Return, word for word, only the lines of the data below that lie between the line with "Photo of attractive" and the line with "Four planes fly", those two lines included.

§ **INFORMATION PROVIDED**:
+--

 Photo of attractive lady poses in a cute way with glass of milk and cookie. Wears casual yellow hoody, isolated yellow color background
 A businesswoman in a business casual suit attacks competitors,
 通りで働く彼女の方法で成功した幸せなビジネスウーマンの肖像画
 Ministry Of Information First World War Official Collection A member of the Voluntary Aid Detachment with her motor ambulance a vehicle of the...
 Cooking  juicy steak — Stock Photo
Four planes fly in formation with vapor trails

+--

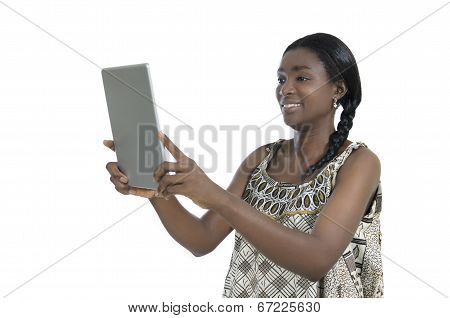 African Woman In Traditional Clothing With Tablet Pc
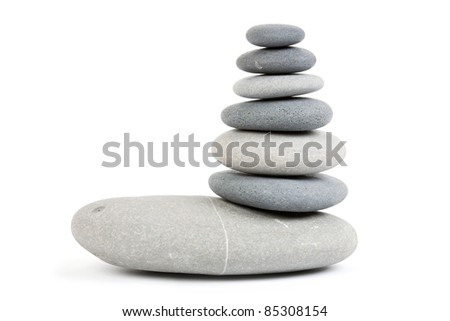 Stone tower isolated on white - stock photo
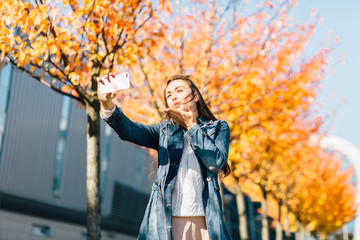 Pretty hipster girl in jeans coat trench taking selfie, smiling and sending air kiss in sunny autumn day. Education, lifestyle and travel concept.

+--

§ **ANSWER SPACE**:
 Photo of attractive lady poses in a cute way with glass of milk and cookie. Wears casual yellow hoody, isolated yellow color background
 A businesswoman in a business casual suit attacks competitors,
 通りで働く彼女の方法で成功した幸せなビジネスウーマンの肖像画
 Ministry Of Information First World War Official Collection A member of the Voluntary Aid Detachment with her motor ambulance a vehicle of the...
 Cooking  juicy steak — Stock Photo
Four planes fly in formation with vapor trails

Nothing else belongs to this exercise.